*** Opening Data to examine ***
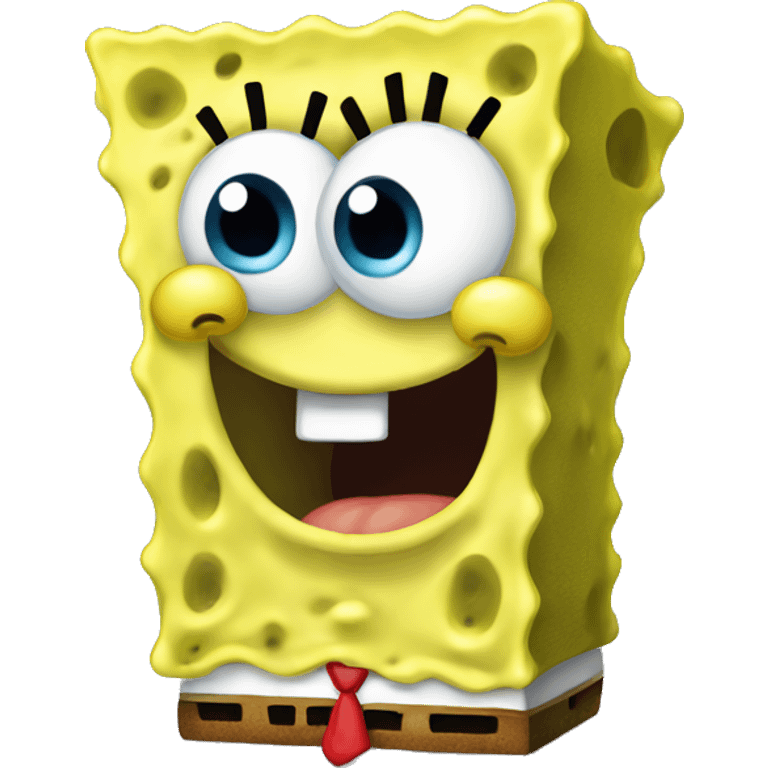 spongebob sad emoji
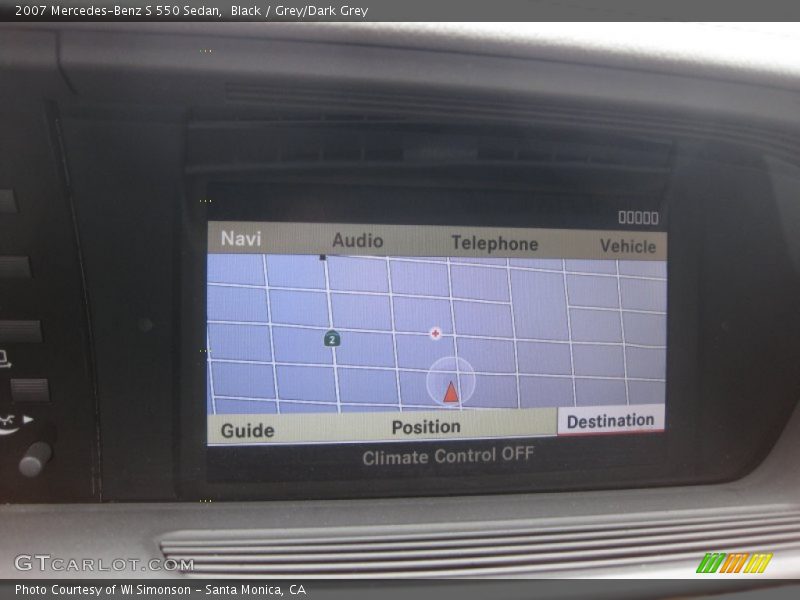 Black / Grey/Dark Grey 2007 Mercedes-Benz S 550 Sedan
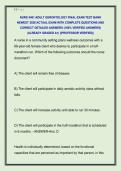 NURS 5461 ADULT GERONTOLOGY FINAL EXAM TEST BANK  NEWEST 2026 ACTUAL EXAM WITH COMPLETE QUESTIONS AND  CORRECT DETAILED ANSWERS &lpar;100&percnt; VERIFIED ANSWERS&rpar;  &vert;ALREADY GRADED A&plus;&vert; &vert;&vert;PROFESSOR VERIFIED&vert;&vert; 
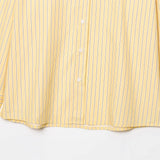 Flattering Striped Single Breasted Long Sleeve Shirt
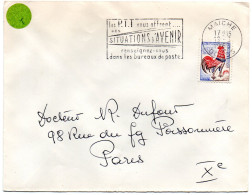 DOUBS - Dépt N° 25 = MAICHE 1963 = FLAMME Non Codée = SECAP Multiple ' PTT Vous OFFRENT SITUATIONS AVENIR ' - Mechanical Postmarks (Advertisement)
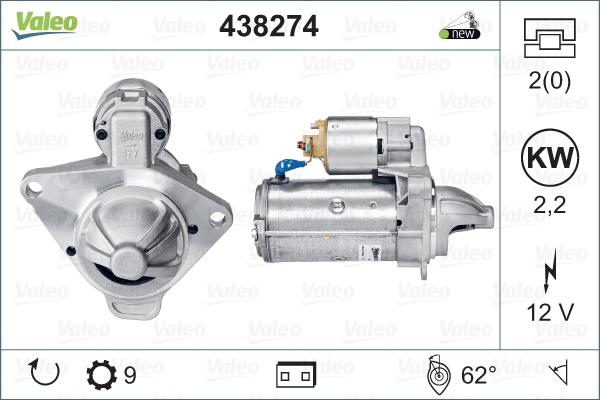 Valeo 438274 - Motorino d'avviamento www.autoricambit.com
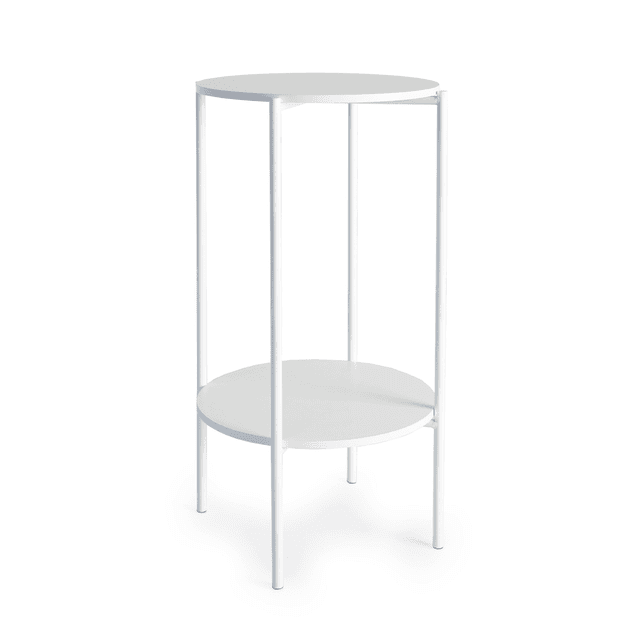 Elma Sidobord Vit Ø42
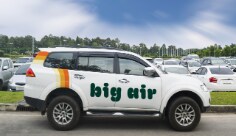 Big air SUV with 3M™ Controltac™ Print Film 40C and 3M™ Scotchcal™ Overlaminate 8509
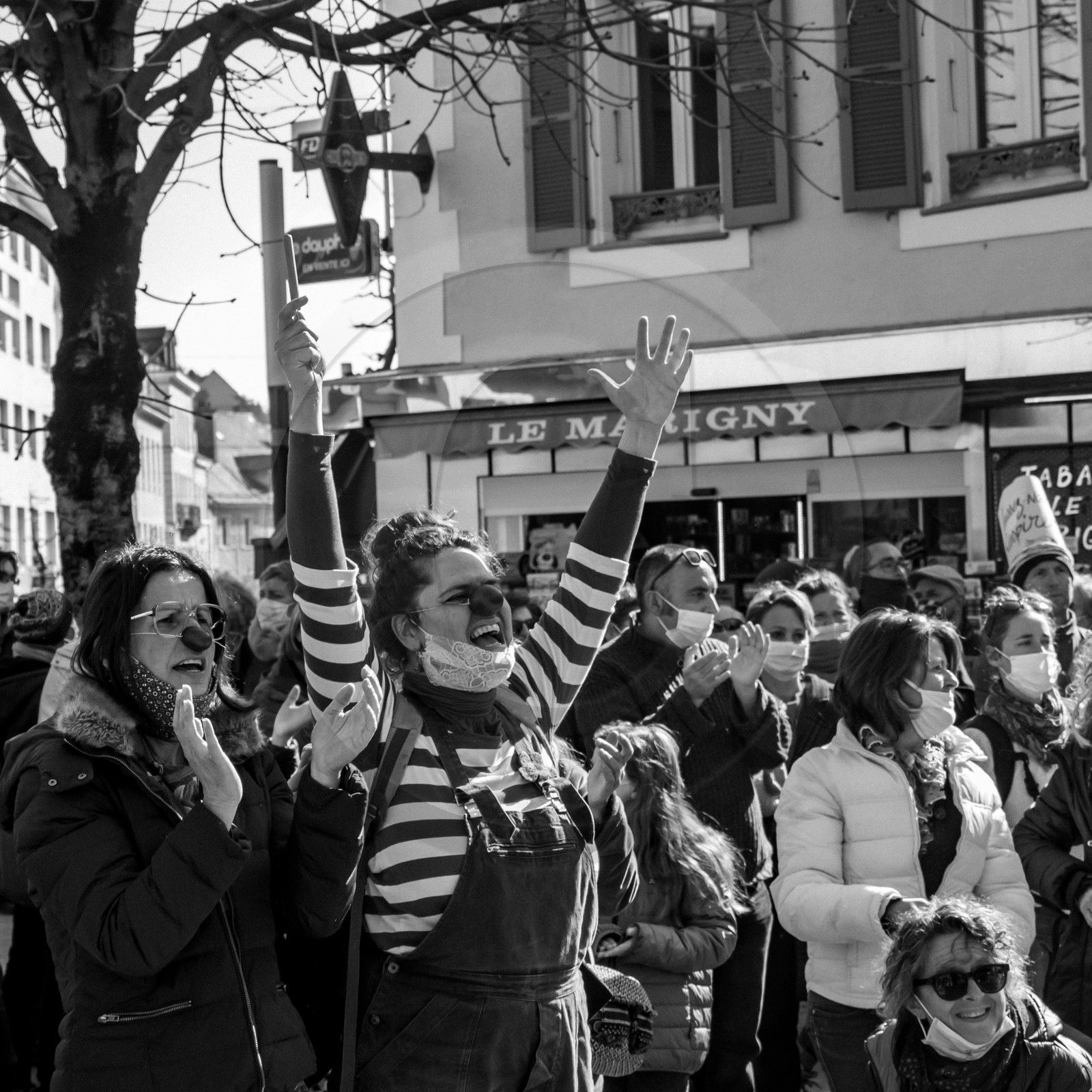 21 mars 2021 - Gap - Mobilisation pour la réouverture des lieux culturels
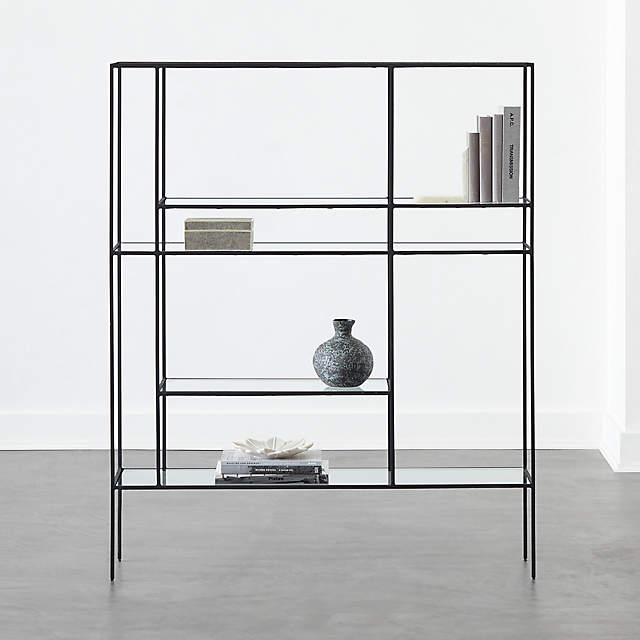 Euclidean Modern Black Metal Etagere Reviews CB2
*** Closing Data to examine ***
## Task to complete:
Repeat all of the rows above word for word, leaving out the pictures.

## Worked solution:
 spongebob sad emoji
 Black / Grey/Dark Grey 2007 Mercedes-Benz S 550 Sedan
 NURS 5461 ADULT GERONTOLOGY FINAL EXAM TEST BANK  NEWEST 2026 ACTUAL EXAM WITH COMPLETE QUESTIONS AND  CORRECT DETAILED ANSWERS &lpar;100&percnt; VERIFIED ANSWERS&rpar;  &vert;ALREADY GRADED A&plus;&vert; &vert;&vert;PROFESSOR VERIFIED&vert;&vert; 
 Flattering Striped Single Breasted Long Sleeve Shirt
 DOUBS - Dépt N° 25 = MAICHE 1963 = FLAMME Non Codée = SECAP Multiple ' PTT Vous OFFRENT SITUATIONS AVENIR ' - Mechanical Postmarks (Advertisement)
 Valeo 438274 - Motorino d'avviamento www.autoricambit.com
 Elma Sidobord Vit Ø42
 Big air SUV with 3M™ Controltac™ Print Film 40C and 3M™ Scotchcal™ Overlaminate 8509
 21 mars 2021 - Gap - Mobilisation pour la réouverture des lieux culturels
 Euclidean Modern Black Metal Etagere Reviews CB2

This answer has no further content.